Among the lines of the records, find all that carry the word "pour" and copy them.

▬▬▬

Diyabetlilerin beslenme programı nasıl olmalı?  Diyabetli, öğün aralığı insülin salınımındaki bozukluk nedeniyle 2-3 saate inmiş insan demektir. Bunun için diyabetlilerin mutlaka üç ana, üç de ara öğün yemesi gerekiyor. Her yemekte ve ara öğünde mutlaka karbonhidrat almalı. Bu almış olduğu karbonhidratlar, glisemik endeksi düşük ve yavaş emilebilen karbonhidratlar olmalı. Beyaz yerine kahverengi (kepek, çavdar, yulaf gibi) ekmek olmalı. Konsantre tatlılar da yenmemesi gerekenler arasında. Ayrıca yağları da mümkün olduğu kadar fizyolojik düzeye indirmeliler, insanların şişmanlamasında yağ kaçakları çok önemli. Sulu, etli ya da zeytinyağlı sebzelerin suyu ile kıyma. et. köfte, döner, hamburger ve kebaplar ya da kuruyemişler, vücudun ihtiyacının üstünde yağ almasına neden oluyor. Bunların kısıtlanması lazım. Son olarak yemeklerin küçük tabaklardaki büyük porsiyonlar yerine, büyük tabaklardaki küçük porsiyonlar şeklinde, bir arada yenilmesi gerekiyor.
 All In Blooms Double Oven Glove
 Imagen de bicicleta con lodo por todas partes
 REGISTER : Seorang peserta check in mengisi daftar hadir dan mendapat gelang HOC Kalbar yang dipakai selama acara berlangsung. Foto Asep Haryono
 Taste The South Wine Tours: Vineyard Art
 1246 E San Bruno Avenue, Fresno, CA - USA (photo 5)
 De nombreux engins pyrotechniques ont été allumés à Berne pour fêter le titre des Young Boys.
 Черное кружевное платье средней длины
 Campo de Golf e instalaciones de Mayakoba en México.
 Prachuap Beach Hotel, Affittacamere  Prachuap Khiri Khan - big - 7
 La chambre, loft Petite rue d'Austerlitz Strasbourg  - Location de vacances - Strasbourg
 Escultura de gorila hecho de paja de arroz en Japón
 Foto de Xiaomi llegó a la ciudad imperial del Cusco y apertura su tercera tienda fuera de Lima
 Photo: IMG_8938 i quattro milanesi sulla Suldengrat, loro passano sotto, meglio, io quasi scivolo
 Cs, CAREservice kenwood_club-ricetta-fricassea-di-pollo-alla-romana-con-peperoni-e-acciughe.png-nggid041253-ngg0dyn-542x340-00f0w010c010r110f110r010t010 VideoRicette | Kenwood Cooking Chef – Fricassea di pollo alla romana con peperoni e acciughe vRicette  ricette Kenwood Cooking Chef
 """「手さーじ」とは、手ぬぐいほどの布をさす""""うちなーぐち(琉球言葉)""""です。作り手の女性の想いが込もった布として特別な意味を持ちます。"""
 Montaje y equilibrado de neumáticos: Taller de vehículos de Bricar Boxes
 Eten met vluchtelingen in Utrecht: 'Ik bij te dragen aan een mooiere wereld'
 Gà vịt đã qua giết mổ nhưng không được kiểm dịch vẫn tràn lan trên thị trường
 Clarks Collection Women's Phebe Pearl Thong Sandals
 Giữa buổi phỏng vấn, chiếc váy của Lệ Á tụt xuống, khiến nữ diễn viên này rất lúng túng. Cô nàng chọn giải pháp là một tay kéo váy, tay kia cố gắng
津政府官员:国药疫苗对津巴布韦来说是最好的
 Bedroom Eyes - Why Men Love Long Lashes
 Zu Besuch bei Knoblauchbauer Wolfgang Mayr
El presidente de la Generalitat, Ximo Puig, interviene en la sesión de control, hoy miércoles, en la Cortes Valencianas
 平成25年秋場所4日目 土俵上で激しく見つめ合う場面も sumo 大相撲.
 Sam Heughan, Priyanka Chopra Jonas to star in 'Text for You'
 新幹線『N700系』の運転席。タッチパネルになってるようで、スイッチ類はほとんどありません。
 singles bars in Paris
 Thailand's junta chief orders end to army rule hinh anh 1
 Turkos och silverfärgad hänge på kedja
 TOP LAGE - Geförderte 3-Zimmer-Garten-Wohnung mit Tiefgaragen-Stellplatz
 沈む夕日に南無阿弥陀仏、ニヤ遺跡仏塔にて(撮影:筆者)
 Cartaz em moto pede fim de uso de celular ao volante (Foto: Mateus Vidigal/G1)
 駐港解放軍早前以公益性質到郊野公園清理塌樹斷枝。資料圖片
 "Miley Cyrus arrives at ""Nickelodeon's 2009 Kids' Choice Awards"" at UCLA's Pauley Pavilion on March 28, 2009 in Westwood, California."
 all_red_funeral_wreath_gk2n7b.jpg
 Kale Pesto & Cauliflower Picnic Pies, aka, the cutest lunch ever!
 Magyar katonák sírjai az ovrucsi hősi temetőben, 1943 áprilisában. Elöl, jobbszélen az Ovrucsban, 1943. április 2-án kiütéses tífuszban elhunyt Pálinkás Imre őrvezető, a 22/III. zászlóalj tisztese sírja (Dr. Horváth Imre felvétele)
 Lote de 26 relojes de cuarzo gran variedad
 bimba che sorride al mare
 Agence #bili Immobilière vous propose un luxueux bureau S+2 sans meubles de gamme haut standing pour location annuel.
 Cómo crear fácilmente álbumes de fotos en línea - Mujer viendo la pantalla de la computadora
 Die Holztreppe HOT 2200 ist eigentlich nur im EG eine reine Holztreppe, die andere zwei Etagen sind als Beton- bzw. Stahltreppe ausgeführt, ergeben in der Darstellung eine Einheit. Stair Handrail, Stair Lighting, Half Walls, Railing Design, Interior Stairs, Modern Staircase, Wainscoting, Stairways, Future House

▬▬▬

§ **Written reply**:
 De nombreux engins pyrotechniques ont été allumés à Berne pour fêter le titre des Young Boys.
 Agence #bili Immobilière vous propose un luxueux bureau S+2 sans meubles de gamme haut standing pour location annuel.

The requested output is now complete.